*Problem details*: Exactly reproduce the entries, dropping any pictures from your copy.

[A run of records]
** Begin **

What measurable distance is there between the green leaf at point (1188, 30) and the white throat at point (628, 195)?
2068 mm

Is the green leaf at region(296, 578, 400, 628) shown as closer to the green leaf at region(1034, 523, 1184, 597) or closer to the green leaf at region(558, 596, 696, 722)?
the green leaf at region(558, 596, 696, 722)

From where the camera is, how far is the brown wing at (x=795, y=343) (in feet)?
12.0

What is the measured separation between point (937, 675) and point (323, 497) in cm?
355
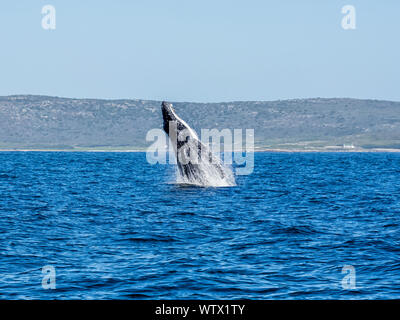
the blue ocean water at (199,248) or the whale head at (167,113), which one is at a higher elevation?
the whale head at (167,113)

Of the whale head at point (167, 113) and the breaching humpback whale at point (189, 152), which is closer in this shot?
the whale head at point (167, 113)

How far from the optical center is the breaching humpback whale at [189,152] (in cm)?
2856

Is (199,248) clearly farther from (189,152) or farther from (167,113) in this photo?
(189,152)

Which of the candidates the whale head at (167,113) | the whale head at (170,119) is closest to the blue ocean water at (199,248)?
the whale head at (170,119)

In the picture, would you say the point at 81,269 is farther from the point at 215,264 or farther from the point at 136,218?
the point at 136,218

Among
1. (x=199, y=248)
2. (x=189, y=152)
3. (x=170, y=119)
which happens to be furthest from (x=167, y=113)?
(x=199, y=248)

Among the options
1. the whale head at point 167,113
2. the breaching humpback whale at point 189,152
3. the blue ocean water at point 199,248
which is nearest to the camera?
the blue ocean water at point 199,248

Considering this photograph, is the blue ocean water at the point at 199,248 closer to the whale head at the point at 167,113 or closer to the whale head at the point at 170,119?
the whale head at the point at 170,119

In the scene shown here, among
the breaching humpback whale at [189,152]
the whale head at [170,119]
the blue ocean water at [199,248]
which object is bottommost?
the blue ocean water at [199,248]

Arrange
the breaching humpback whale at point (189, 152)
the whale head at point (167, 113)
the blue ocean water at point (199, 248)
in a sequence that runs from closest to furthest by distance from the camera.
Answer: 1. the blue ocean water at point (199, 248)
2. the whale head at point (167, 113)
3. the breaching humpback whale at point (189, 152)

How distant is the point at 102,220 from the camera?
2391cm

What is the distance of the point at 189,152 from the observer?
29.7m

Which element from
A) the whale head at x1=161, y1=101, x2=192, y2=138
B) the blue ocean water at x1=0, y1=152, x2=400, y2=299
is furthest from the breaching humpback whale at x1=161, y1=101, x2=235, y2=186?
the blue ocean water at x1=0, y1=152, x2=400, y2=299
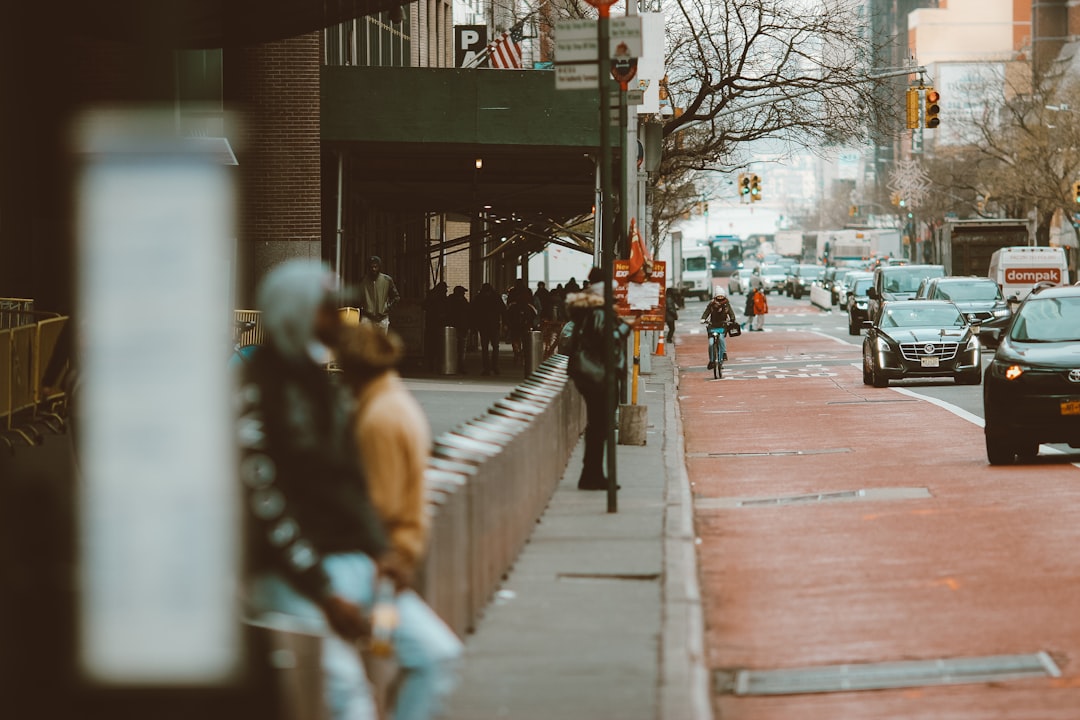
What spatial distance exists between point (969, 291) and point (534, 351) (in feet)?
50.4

** End **

*Complete response*:
What measurable distance is there between the green leaf at point (1188, 30) and the white throat at point (628, 195)?
2068 mm

Is the green leaf at region(296, 578, 400, 628) shown as closer to the green leaf at region(1034, 523, 1184, 597) or closer to the green leaf at region(558, 596, 696, 722)?
the green leaf at region(558, 596, 696, 722)

From where the camera is, how far is the brown wing at (x=795, y=343) (in feet)?
12.0

What is the measured separation between point (937, 675) and point (323, 497) in cm?
355
the blue ocean water at (199,248) or the whale head at (167,113), which one is at a higher elevation?
the whale head at (167,113)

Of the whale head at point (167, 113) and the breaching humpback whale at point (189, 152), which is closer in this shot?
the whale head at point (167, 113)

How far from the optical center is the breaching humpback whale at [189,152] (in cm)?
2856

Is (199,248) clearly farther from (189,152) or farther from (167,113) in this photo?
(189,152)

Which of the candidates the whale head at (167,113) | the whale head at (170,119) is closest to the blue ocean water at (199,248)?
the whale head at (170,119)

In the picture, would you say the point at 81,269 is farther from the point at 215,264 or farther from the point at 136,218?
the point at 136,218

Among
1. (x=199, y=248)
2. (x=189, y=152)
3. (x=170, y=119)
which happens to be furthest from (x=167, y=113)?
(x=199, y=248)

Among the options
1. the whale head at point 167,113
2. the breaching humpback whale at point 189,152
3. the blue ocean water at point 199,248
which is nearest to the camera?
the blue ocean water at point 199,248

Considering this photograph, is the blue ocean water at the point at 199,248 closer to the whale head at the point at 167,113 or closer to the whale head at the point at 170,119?
the whale head at the point at 170,119

In the scene shown here, among
the breaching humpback whale at [189,152]
the whale head at [170,119]
the blue ocean water at [199,248]
which object is bottommost?
the blue ocean water at [199,248]

Arrange
the breaching humpback whale at point (189, 152)
the whale head at point (167, 113)
the blue ocean water at point (199, 248)
in a sequence that runs from closest to furthest by distance from the camera.
Answer: 1. the blue ocean water at point (199, 248)
2. the whale head at point (167, 113)
3. the breaching humpback whale at point (189, 152)

How distant is the point at 102,220 from the camera?
2391cm

What is the distance of the point at 189,152 from the observer?
29.7m

Which element from
A) the whale head at x1=161, y1=101, x2=192, y2=138
B) the blue ocean water at x1=0, y1=152, x2=400, y2=299
is furthest from the breaching humpback whale at x1=161, y1=101, x2=235, y2=186?
the blue ocean water at x1=0, y1=152, x2=400, y2=299
What spatial distance exists between point (969, 291) and point (534, 351) (in feet)?
50.4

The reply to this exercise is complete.